I wanted to write up a few thoughts that spun up out of my experience of meeting with that community and seeing what’s going on there. It seems like there is a upswell of coverage on open access right now. In the week that was in it Princeton asked it’s researchers not to hand over copyright (statement), a call to not publish with IEEE got picked up by Hacker News and the Times Higher Education posted a call for academics to not peer review for non-OA journals.

One could be forgiven for thinking that something is afoot.

Open access also got picked up in some national press, a fact that was lamented by the Scholarly Kitchen (What’s up with the Scholarly Kitchen anyway? I’ve had to be moderately careful about what I wrote in this paragraph to not stray over into mocking or insulting, but the core of my feeling on the topic is that when it comes to discussing open access publishing they are, and specifically Kent Anderson is, disingenuous about their coverage of OA in a highly negative way. I’ve met some of the contributors and they seem like nice intelligent people, so this continuos editorial stance makes me think of them as somewhat akin to the Daily Mail in the UK).
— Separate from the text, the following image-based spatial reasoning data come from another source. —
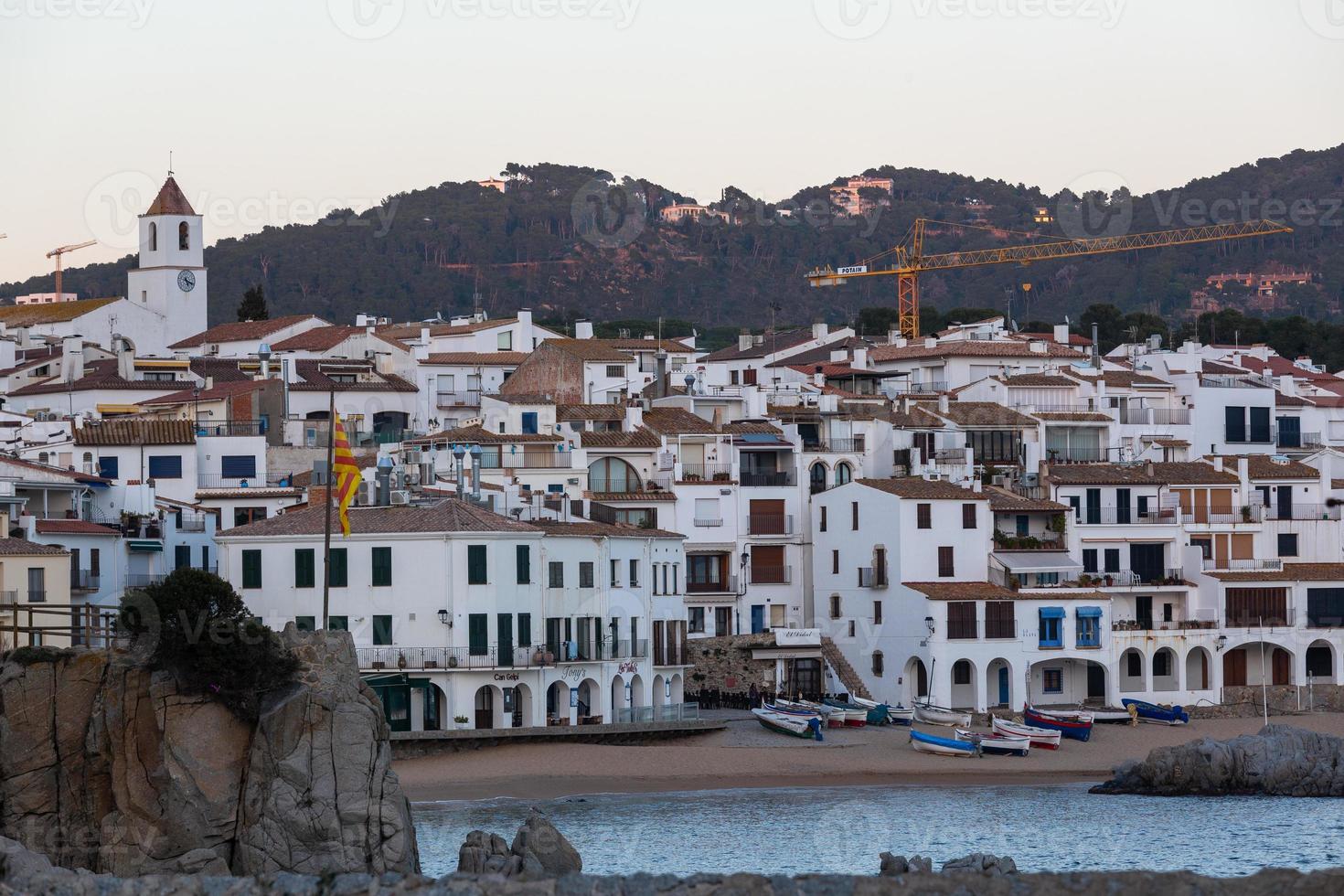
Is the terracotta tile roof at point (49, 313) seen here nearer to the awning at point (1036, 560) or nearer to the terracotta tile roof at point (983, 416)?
the terracotta tile roof at point (983, 416)

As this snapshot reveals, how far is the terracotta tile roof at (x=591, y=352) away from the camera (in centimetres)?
9894

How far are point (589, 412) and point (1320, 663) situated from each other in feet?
86.5

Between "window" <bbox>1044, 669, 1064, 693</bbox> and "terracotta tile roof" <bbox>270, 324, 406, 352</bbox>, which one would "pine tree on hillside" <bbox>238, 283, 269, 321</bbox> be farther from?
"window" <bbox>1044, 669, 1064, 693</bbox>

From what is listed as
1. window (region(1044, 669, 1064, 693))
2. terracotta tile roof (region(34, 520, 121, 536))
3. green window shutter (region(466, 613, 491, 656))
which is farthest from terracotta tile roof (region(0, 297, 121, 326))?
window (region(1044, 669, 1064, 693))

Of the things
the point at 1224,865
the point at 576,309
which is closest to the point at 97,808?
the point at 1224,865

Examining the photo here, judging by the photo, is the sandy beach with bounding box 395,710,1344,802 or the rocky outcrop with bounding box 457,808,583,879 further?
the sandy beach with bounding box 395,710,1344,802

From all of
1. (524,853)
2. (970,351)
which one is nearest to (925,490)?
(970,351)

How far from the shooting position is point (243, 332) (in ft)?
383

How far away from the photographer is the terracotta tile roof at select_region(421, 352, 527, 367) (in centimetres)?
10425

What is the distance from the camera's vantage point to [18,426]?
88625 mm

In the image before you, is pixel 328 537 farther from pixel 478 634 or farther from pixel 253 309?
pixel 253 309

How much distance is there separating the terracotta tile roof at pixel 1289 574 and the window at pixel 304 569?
31.4 meters

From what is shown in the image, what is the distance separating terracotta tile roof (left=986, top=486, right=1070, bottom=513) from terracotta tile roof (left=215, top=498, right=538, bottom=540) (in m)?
18.9

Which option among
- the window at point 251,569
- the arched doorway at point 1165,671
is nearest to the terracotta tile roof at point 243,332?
the window at point 251,569
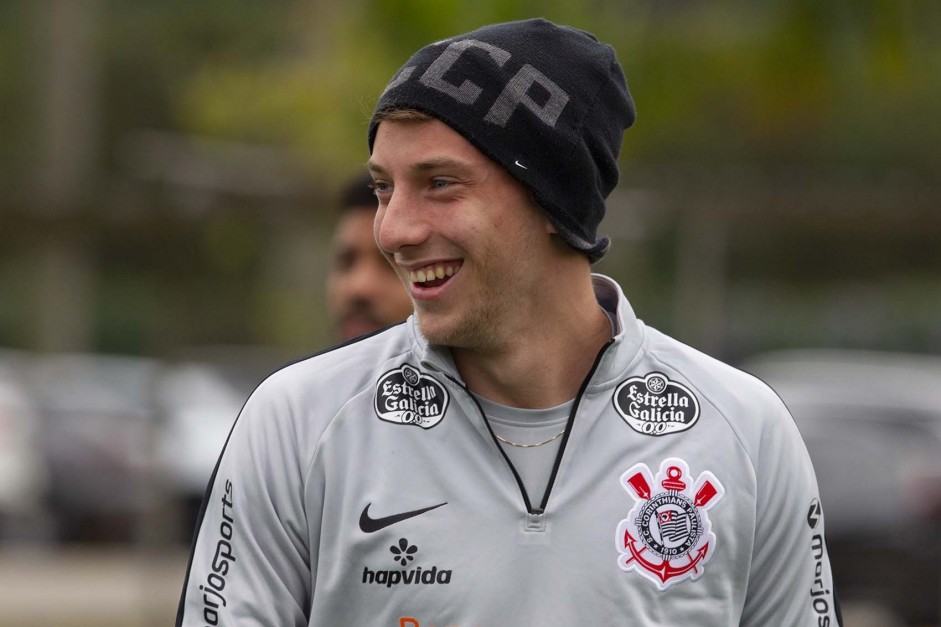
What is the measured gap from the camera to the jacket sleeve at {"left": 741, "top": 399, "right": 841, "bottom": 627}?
2930 millimetres

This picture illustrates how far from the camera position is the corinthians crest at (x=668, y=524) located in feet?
9.36

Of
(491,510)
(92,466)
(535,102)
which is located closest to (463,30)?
(535,102)

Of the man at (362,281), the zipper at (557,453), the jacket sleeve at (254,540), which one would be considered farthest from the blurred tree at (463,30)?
the man at (362,281)

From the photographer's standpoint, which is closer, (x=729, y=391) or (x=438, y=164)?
(x=438, y=164)

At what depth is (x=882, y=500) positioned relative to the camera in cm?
1151

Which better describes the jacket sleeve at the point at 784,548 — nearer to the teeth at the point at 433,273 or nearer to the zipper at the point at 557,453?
the zipper at the point at 557,453

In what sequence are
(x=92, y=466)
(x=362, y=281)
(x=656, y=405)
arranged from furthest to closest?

The main sentiment from the conference was that OA publishing as an industry is flourishing. There were representatives form many traditional scientific publishers, and the discussion was all about revenues, peer review models and the enormous growth that all of these titles were seeing in submissions. The biggest point of discussion over the few days of the conference was about the rise of the megajournal, more of which in a subsequent post.

What as also very clear was the diversity of philosophical approach to what OA meant from a publisher point of view. Plos focussed on their ethical standards, Hindawi talked about their scale at creating titles and running peer review over those titles in a scalable way.

Some of these trends were raised by Phil Bourne in his keynote. It’s clear that the academic has a different view from the publisher. There is still a desire to see more use of CC0 licences, and to allow wide ranging data mining on the artefacts that Open Access can produce. Phil again called for a more integrated eco system of derivative objects created on top of the literature. It’s not clear whether publishers will be in a position to do this, but OA objects should allow a competitive market place of these kinds of things to emerge. (Of course the great promise is that they should and it is by no means a given that they will).

Phil had been involved in a summer workshop on moving beyond the PDF and some of their output can be seen at the FORCE11 site. Slowly we move in the right direction, slowly, slowly, but surely.

Pete Binfield was busy telling everyone that within three years up to 50% of all content that is freshly published may be open access. Heady predictions, but form the submission figures that he showed for PloSONE not a prediction that is impossible to believe in.

Overall there was a feeling that we will see a continued and strong growth in OA published content. Back of the envelope figures were being mentioned as if they were the accepted norm and people felt that the academic publishing industry might reduce in global value from it’s current nine billion in turnover per year to a more modest two to three billion, with savings coming from the more sane cost structure that comes along with Open Access publishing. Of course the only way to tell if a change like that is going to happen is to wait it out and see.

It seems like enough traditional publishers are willing to get a toe in the water.

In the end, over the past couple of weeks the best comment I’ve seen on the current state of the OA movement has come from the inestimable John Willbanks who pointed out that it’s no longer a question of religion but of infrastructure.